**DATA FOR THE TASK**
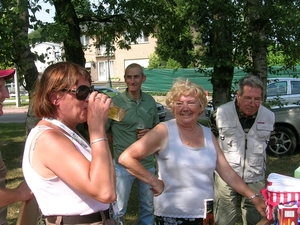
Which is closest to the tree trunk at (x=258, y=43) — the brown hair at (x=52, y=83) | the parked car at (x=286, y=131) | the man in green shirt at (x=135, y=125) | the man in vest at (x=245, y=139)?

...

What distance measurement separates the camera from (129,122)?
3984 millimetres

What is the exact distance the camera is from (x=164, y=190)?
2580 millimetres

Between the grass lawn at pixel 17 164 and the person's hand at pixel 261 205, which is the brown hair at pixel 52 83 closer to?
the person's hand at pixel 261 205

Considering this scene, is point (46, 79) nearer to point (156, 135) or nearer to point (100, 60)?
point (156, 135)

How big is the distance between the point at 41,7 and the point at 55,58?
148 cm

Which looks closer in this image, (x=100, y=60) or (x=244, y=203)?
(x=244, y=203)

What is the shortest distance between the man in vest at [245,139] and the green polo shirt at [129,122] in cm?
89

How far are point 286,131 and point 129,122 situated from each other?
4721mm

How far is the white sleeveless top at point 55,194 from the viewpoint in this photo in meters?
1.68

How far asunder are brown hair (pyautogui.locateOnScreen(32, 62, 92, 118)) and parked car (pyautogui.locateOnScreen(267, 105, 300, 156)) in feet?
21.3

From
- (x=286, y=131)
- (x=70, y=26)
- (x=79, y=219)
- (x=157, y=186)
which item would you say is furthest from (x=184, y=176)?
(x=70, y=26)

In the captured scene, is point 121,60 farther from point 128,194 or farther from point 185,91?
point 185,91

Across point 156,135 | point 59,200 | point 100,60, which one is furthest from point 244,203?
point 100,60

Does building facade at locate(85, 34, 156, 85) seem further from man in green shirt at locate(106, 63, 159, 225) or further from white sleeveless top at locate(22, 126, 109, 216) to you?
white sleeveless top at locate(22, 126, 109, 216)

**YOUR INSTRUCTIONS**
Find every line in the entries above that contains the string "hair", and copy each of those lines in full. Matching is case-sensitive.

**SOLUTION FOR THIS PROBLEM**
Which is closest to the tree trunk at (x=258, y=43) — the brown hair at (x=52, y=83) | the parked car at (x=286, y=131) | the man in green shirt at (x=135, y=125) | the man in vest at (x=245, y=139)?
Between the grass lawn at pixel 17 164 and the person's hand at pixel 261 205, which is the brown hair at pixel 52 83 closer to?
How far asunder are brown hair (pyautogui.locateOnScreen(32, 62, 92, 118)) and parked car (pyautogui.locateOnScreen(267, 105, 300, 156)) in feet?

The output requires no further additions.